— Нет, спасибо, — сказал Гриссел, беря чемодан и направляясь к двери. Вдруг он остановился и переспросил: — Вечером в пятницу?
— Что, сержант?
— Повторите, пожалуйста, еще раз про Эммаренцию и отделы деликатесов.
— Слушайте, сержант, вам не стоит так отчаиваться, вы ведь не урод, — хихикнула одна сестричка.
— В вас есть что-то от русского дворянина, — заметила другая. — Что-то славянское… Меня заводит!
— Нет, я не…
— Ну, может, волосы длинноваты, но это поправимо.
— Во всяком случае, это ведь у вас на пальце обручальное кольцо?
— Погодите, погодите! — Он поднял руки. — Женщины меня не интересуют…
— Сержант, мы были уверены, что вы гетеросексуал…

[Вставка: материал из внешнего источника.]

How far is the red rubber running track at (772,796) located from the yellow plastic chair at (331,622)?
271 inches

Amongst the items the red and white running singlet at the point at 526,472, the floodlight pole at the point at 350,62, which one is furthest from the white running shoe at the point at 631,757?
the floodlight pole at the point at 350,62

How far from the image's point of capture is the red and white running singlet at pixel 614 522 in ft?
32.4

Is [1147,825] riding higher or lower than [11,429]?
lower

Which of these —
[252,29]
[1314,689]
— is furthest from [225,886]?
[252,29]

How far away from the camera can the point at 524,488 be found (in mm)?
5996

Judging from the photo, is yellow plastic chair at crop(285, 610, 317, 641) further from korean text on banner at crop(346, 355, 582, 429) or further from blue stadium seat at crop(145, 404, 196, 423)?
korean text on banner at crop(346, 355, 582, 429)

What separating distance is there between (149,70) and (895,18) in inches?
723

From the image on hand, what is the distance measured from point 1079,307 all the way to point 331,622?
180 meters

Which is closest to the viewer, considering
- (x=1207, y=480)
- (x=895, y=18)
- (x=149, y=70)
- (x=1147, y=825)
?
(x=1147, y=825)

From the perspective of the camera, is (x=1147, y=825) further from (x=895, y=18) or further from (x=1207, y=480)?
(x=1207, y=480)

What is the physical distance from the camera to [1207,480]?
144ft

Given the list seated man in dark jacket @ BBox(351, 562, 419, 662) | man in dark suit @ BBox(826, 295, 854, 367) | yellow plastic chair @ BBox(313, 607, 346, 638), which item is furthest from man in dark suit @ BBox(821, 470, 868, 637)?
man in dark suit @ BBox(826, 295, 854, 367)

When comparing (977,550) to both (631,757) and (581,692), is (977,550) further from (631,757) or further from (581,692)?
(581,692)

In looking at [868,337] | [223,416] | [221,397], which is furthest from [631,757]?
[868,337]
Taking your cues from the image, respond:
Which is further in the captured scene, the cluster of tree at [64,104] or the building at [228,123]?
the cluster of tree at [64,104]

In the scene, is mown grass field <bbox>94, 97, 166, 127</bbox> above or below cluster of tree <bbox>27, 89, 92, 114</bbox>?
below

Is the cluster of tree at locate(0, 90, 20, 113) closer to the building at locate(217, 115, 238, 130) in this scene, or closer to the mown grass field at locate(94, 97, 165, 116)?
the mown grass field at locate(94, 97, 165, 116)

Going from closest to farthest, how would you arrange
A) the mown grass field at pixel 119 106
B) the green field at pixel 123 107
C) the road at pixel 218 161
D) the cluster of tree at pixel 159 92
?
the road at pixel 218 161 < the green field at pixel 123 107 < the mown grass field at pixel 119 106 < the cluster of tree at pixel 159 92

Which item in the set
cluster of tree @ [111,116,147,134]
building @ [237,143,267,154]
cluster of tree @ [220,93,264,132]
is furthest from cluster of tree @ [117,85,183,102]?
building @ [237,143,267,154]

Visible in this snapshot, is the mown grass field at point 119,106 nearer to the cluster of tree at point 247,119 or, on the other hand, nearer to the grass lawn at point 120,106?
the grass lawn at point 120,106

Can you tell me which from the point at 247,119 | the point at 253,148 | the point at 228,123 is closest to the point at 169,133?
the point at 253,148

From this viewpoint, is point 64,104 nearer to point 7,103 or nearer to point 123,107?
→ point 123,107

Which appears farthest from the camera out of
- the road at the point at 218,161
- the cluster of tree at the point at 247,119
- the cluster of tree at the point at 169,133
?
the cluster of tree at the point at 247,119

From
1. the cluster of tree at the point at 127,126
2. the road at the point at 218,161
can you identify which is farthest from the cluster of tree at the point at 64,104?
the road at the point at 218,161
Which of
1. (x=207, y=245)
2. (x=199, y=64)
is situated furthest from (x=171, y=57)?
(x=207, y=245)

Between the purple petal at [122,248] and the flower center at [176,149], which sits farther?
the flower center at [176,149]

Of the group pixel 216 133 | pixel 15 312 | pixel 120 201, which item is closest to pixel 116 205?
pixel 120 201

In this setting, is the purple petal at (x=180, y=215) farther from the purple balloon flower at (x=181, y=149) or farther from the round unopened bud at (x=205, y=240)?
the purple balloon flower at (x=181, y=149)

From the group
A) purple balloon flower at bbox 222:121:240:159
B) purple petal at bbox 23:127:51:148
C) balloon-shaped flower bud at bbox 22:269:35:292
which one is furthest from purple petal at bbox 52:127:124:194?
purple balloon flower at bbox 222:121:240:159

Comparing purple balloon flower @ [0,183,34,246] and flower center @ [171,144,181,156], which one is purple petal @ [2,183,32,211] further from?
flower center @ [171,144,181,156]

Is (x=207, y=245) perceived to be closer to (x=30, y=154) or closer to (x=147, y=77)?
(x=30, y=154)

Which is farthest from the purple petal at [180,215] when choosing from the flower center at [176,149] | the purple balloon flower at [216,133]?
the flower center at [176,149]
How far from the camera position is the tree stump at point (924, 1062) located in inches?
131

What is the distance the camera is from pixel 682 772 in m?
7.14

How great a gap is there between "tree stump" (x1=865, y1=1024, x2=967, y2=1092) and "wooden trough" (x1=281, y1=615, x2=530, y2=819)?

Он разозлился было, но взглянул в их веселые лица, увидел лукавые огоньки в глазах и невольно расхохотался. Дверь открылась; на пороге показалась его дочь Карла в школьной форме. Увидев хохочущего отца в обществе двух молоденьких сестричек, она смутилась было, но быстро оттаяла, подбежала к отцу и обняла его.
— Надеюсь, она — его дочь, — сказала одна медсестра.
— Не может быть, он голубой, как небо!
— Хочешь сказать, это его дружок переоделся девушкой?
Карла расхохоталась, положив голову ему на грудь, и наконец сказала:
— Привет, пап!
— Опоздаешь в школу.
— Я хотела убедиться, что ты в порядке.
— Я в порядке, доченька.
Сестрички уже выходили; он снова попросил их рассказать об Эммаренции.
— Зачем это вам, сержант?
— Я расследую то самое дело. Мы никак не можем понять, как преступник выбирает жертв.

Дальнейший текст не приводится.